Polyhydric aliphatic alcohols
• They are alcohols with four or six hydroxyl
groups.
• Such as the hexahydric sugar alcohol (e.g.
sorbitol, mannitol).
Esters
• Many types of esters are known, and those formed by
an acetylation of an alcoholic group are very common
and are found in many biosynthetic groups of
metabolites including volatile oils, e.g. linalyl acetate in
lavender.
• Esters which invlolve aromatic acids such as benzoic
and cinnamic acids with corresponding alcohols are
sometimes found associated with free acids, other
volatile metabolites and resins, in such products as
balsams.
• A number of alklaoids (e.g. atropine and reserpine) are
esters.
• A particular important group of esters from the
pharmaceutical viewpoint is that compromising
the lipids or fatty esters. These involves a longchain fatty acid of type described earlier and
alcohol such as glycerol and the higher
monohydric alcohols.
• The term ‘lipid’ includes not only fixed oils, fats
and waxes (simple lipids), but also phosphatides
and lecithins (complex lipids), which may contain
phosphorus and nitrogen in addition to carbon,
hydrogen and oxygen.
Fats and fixed oils
• As agricultural crops, seeds used for the extraction of
fixed oils rate in importance second only to cereals.
• Fixed oils are also obtained from fruit pericarps.
• A naturally occurring mixture of lipids such as olive oil
or oil of theobroma may be either liquid or soild and
the terms ‘oil’ and ‘fat’ have, therefore, no very precise
significance.
• Coconut oil , for example, leave the tropic as an oil and
arrive in western Europe as solid.
• Even an oil such as olive oil will largely solidify in cold
weather.
• In general, acylglycerols involving saturated
fatty acids are solid and those of unsaturated
acids are liquids.
• When both types are present, as in crude codliver oil, cooling results in the deposition of
saturated acylglycerols such as stearin. In
most medicinal cod-liver oils these solid
materials are removed by freezing and
filtration.
Waxes
• The term ‘wax’ applied to those natural mixtures
containing appreciable quantities of esters derived
from higher monohydric alcohols of the methyl
alcohols series combined with fatty acids.
• In this series of alcohols the members change from
liquids to solids, become less soluble and have higher
melting points with increase in molecular weight. The
first solid of the series is dodecyl alcohol, C12H25OH.

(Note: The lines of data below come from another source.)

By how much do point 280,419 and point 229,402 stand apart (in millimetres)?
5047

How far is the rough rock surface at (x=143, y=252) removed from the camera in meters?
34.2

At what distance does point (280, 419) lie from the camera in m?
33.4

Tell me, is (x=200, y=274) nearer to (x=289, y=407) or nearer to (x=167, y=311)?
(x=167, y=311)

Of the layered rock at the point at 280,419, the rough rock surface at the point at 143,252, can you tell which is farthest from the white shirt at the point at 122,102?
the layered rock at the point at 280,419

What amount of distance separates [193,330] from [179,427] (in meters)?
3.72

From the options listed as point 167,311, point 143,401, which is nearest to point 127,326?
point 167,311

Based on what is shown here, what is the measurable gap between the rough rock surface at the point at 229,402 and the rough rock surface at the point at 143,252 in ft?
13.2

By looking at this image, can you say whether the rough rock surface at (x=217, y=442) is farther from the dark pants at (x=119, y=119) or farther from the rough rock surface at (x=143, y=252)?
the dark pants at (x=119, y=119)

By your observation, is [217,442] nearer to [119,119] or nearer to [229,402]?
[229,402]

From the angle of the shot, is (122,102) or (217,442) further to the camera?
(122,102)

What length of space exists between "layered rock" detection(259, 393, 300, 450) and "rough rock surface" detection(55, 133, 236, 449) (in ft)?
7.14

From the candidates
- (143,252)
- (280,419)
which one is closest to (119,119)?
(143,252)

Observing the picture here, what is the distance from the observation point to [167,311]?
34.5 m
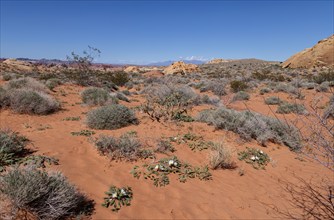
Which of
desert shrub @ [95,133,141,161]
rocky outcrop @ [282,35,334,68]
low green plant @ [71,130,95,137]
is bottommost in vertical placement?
low green plant @ [71,130,95,137]

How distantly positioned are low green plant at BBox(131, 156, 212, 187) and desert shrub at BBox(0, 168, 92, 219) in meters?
1.42

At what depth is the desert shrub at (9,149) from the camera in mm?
4316

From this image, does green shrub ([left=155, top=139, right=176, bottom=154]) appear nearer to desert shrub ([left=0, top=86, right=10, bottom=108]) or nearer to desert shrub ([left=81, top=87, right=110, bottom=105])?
desert shrub ([left=81, top=87, right=110, bottom=105])

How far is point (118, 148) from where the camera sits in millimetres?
5422

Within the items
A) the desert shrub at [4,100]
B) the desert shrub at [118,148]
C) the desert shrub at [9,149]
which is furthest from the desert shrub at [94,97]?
the desert shrub at [9,149]

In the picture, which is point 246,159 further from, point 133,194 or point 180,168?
point 133,194

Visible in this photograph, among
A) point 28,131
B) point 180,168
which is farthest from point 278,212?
point 28,131

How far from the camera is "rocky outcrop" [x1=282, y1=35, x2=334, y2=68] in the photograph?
123 ft

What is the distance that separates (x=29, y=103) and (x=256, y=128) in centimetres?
→ 857

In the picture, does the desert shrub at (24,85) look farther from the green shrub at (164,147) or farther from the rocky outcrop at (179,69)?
the rocky outcrop at (179,69)

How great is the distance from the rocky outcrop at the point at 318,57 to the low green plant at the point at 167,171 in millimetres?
38179

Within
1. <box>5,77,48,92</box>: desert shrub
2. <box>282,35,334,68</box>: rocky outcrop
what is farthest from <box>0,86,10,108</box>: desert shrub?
<box>282,35,334,68</box>: rocky outcrop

• Waxes include vegetable products such as carnauba
wax and animal products such as spermaceti, bees wax
and ‘wool-fat’.
• Although waxes are abundant in nature, a limited
number only are of commercial importance.

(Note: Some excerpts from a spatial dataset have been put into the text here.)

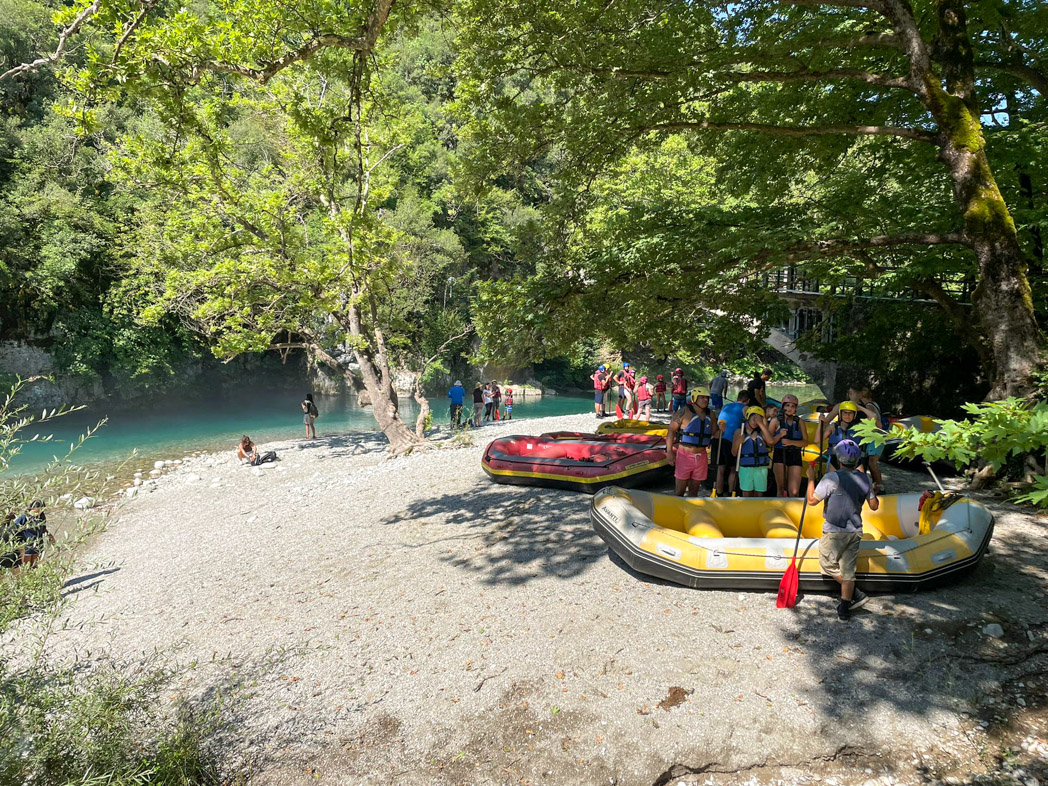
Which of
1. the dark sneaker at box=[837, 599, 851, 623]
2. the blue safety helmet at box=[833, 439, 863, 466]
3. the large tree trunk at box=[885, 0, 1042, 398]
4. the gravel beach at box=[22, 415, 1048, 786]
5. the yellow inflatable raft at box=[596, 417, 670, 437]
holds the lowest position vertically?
the gravel beach at box=[22, 415, 1048, 786]

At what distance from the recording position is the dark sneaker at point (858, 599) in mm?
5496

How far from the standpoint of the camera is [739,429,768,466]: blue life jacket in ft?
25.0

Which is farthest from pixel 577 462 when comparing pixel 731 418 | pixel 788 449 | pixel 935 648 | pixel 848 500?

• An important practical difference between fats
and waxes is that fats may be saponified by
means of either aqueous or alcoholic alkali but
waxes are only saponified by alcoholic alkali.
• This fact is used for detection of fats when added
as adulterants to waxes (e.g. for detecting the fat
‘Japan wax’ as an adulterant in beeswax).